Sendika, birlik ve odalarının öncülüğünde işçi sınıfı ve kamu emekçileri başta İstanbul, Ankara, İzmir olmak üzere Türkiye'nin her yerinde iş bıraktı ve yürüyüşe geçti. On binlerce emekçinin katıldığı grev, alanlara çıkan, semtlerinde yürüyen yüz binlerce kişinin sürekli protesto eylemleriyle birleşti.
Alınmayan mesaj
İstanbul'da Şişli ve Unkapanı'ndan başlayarak halkın özgürleştirdiği Taksim'e yapılan yürüyüşte herhangi bir olay meydana gelmezken, Ankara Kızılay'da mitingin ardından polis yine göstericilere gaz bombaları ve basınçlı suyla saldırdı. Rize'de ise saldırıları baltacı siviller yaptı.

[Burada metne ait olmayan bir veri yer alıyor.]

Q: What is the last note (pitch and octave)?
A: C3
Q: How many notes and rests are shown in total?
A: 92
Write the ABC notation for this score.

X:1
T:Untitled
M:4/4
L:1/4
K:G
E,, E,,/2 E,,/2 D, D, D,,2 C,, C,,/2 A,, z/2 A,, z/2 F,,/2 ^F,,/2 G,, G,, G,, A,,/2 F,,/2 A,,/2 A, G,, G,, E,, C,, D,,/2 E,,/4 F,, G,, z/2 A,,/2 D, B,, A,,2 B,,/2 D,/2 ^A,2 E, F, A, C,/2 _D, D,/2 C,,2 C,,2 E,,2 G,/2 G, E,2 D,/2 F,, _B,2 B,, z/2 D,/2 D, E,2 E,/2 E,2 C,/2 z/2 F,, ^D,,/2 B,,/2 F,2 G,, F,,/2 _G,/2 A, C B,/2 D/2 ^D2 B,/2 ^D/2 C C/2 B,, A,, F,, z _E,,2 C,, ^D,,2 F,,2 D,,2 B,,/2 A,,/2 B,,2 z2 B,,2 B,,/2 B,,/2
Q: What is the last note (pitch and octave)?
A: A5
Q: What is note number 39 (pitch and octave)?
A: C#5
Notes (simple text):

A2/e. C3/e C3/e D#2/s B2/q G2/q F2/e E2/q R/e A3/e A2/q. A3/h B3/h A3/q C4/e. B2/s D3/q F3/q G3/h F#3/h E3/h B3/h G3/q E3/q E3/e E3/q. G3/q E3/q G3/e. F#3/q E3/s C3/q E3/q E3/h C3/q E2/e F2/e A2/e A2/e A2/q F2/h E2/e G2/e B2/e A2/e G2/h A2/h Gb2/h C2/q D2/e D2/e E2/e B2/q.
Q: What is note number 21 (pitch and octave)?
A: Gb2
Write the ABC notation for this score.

Saldırılar, Abdullah Gül'ün ve Bülent Arınç'ın “mesaj alınmıştır” açıklamasını, verildiği söylenen yumuşama sinyallerini boşa çıkardı. AKP, polis birliklerini sokaklardan çekip halkın toplanma, yürüme ve protesto hakkına saygı göstermedikçe, yapılan yumuşama açıklamaları “iyi polis-kötü polis” oyunundan öteye gitmez. 31 Mayıs-1 Haziran direnişini gerçekleştiren halkın bu oyuna razı geleceğini sanmak hayal görmektir.
Hükümet istifa
AKP kan dökerek hiçbir yere varamaz. Demokratik barışçı protesto hakkını kullanan iki kişiyi öldürerek, binlerce kişiyi yaralayarak bugüne kadar işlediği suçlara yeni suçlar katan AKP, polisi derhal sokaktan çekmeli, protestoculara düşmanca davranmaktan hemen vazgeçmelidir. Hükümet halktan özür dileyerek istifa etmelidir.